Now we’re looking into making more business card sized notebooks with designs that are specifically in landscape so it is more evident that this is the way they should be used. We are also exploring the page count. Our prototype had 32 pages, but that made the notebook a bit thick for a wallet or business card holder. Having less pages means it fits in better, but gets used-up faster. It is a trade-off that we’ll keep experimenting with.

This design of opening along the spine in landscape rather than portrait isn’t new. There was a short trend to print books and short stories as landscape style books. These are called “Flapback books” and in 02011 (and again in 02018) there was a rumbling that these might be the future of print!

A Flapback Book’s main benefit was that you could more easily hold them in one-hand and read while in the other hand drinking a coffee, or laugh while eating salad.
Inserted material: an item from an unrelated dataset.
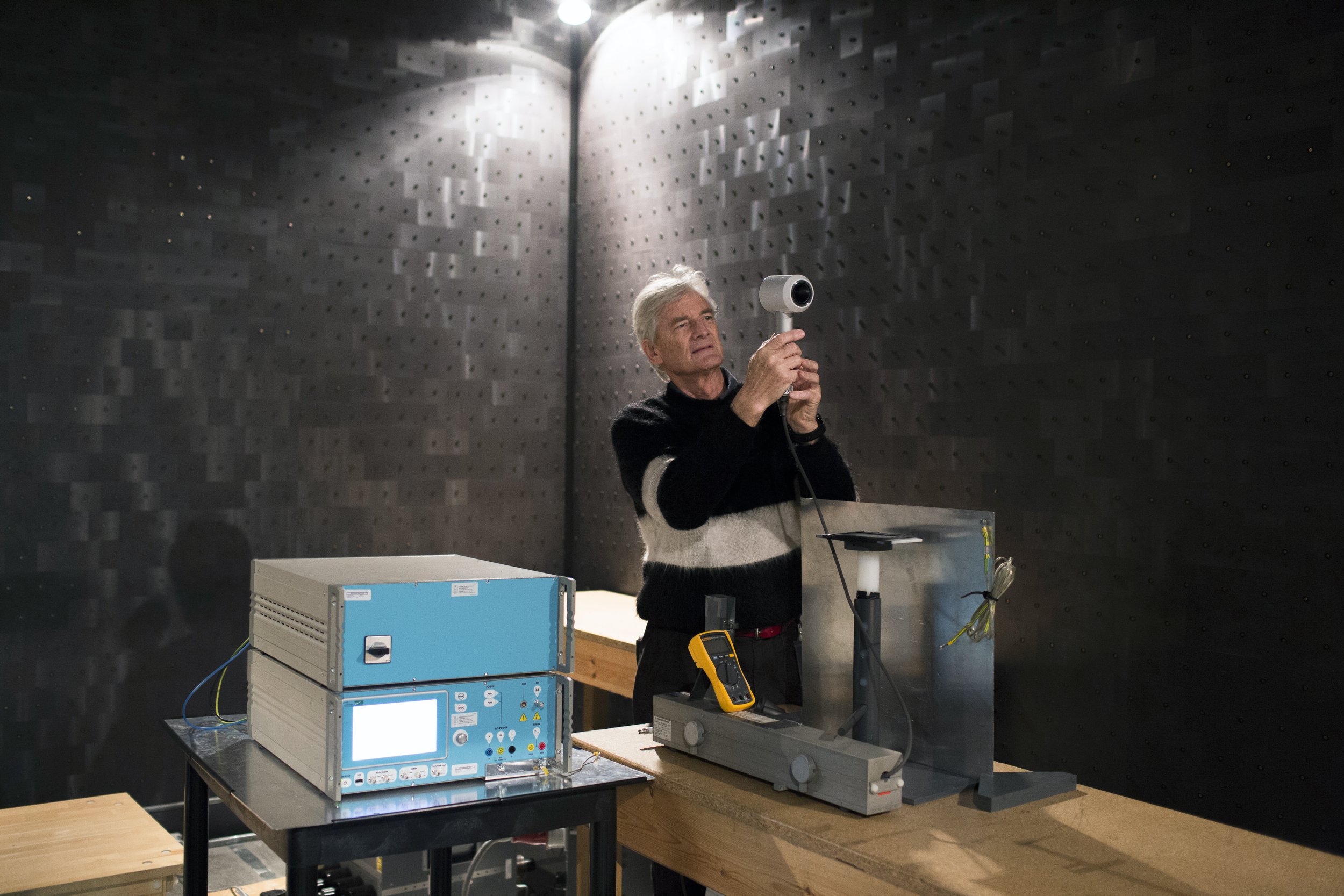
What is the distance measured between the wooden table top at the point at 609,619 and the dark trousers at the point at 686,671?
3.29ft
Either way, the design never really seemed to take-off, which is also something to consider for our notebooks. Other similar concepts have come and gone, so why would ours be any different?

Make your own prototypes

You make your own, you just need paper and a stapler. A standard credit card is 85.60mm × 53.98mm (3+38 in × 2+18 in) conforming to the ISO/IEC 7810 ID-1 standard. Cut several sheets of paper to be ~85mm wide and ~108mm tall, then fold in half and trim if needed, to make a credit card sized book. Finally, staple along the spine and there you go! Put as many pages in as you feel is enough and carry it around with you for a week.

The next task is to find yourself a good EDC (Every Day Carry) writing implement. Ours is the Blank Force EDC Ink pen.

Artisanal Letterpressed Notebooks.

Our love of notebooks lead us to create a small side-project called It started with a kickstarter project in 02014 where we created a series of beautiful letter pressed notebooks of various islands from around the world. It is a series of 6 islands, plus 1 intrasteller Martian island.

It has always been our goal to grow the collection, but logistics of physical things is very different than digital ones. (Me shakes fist at the Icelandic Postal Service.)